Agave Nectar has many other fine qualities as well. Foremost among them are the certified purity, both organic and kosher. Also of note is the flavor. The light variety's neutral flavor will not alter the taste of the foods in which it is used making it ideal as a sweetener for coffee, tea, fruit "smoothies", and other beverages. The amber variety's mild natural flavor will lend a delicious and mysterious hint of flavor to sauces or baked goods. This sweetener is also very convenient to use, as it has a long, stable shelf life and will not solidify. It pours quickly even when cold, blends and dissolves readily in or on all foods. For baking, its moisture retention properties are comparable to those of honey. Bakers also may notice a silky, smoother texture to their goods and better definition of other natural flavors.

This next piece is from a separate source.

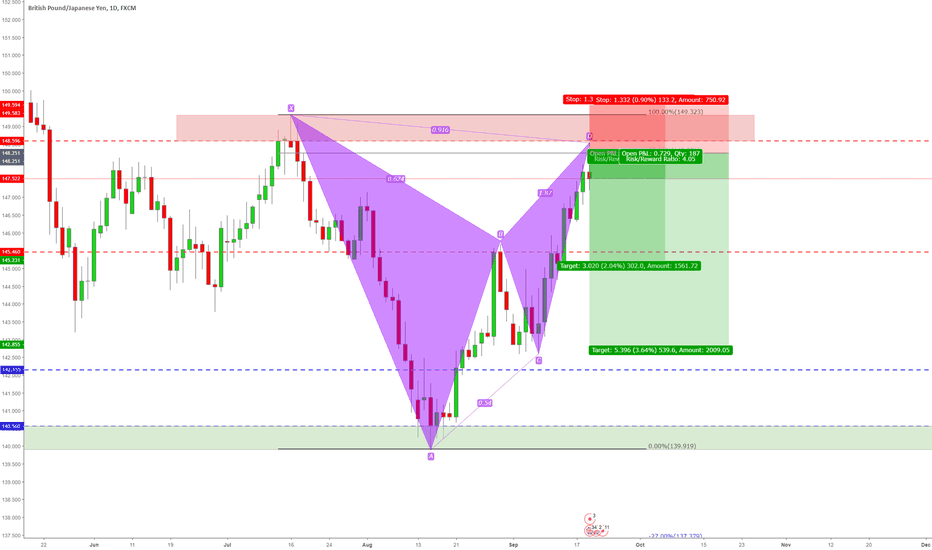 GBPJPY: Bearish Bat Pattern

This pure, unrefined sweetener is a great-tasting, economical alternative to all other sweeteners, granular or liquid, perfect for all around use. It has approx 1.4 x the sweetening power of white sugar and its mild flavor doesn't vary widely which will lend a real consistency to recipes.  For more information check this site

If you'd had enough and just want the recipe for the salmon, here it is:

Grilled Salmon With Citrus Salsa Verde




2 large oranges

1/4 cup extra-virgin olive oil

1/4 cup fresh lemon juice

1/2 cup chopped fresh flat-leaf parsley

2 scallions, finely sliced

3 tablespoons chopped fresh mint leaves

2 tablespoons capers, rinsed, drained and coarsely chopped

2 tablespoons orange zest

1 teaspoon lemon zest

1 teaspoon crushed red pepper flakes

Kosher salt and freshly ground black pepper


Vegetable or canola oil, for oiling the grill

4 (4 to 5-ounce) center cut salmon fillets, skinned, each about 3-inches square

2 tablespoons amber agave nectar

Kosher salt and freshly ground black pepper


For the salsa: Peel and trim the ends from each orange. Using a paring knife, cut along the membrane on both sides of each segment. Free the segments and add them to a medium bowl. Add the olive oil, lemon juice, parsley, scallions, mint, capers, orange zest, lemon zest, and red pepper flakes. Toss lightly and season with salt and pepper, to taste. Set aside.

For the salmon: Put a grill pan over medium-high heat or preheat a gas or charcoal grill. Brush the grilling rack with vegetable oil to keep the salmon from sticking. Brush the salmon on both sides with the agave nectar and season with salt and pepper, to taste. Grill until the fish flakes easily and is cooked through, about 3 to 4 minutes on each side. Transfer the salmon to a platter and allow to rest for 5 minutes.

Spoon the salsa verde on top of the salmon or serve on the side as an accompaniment.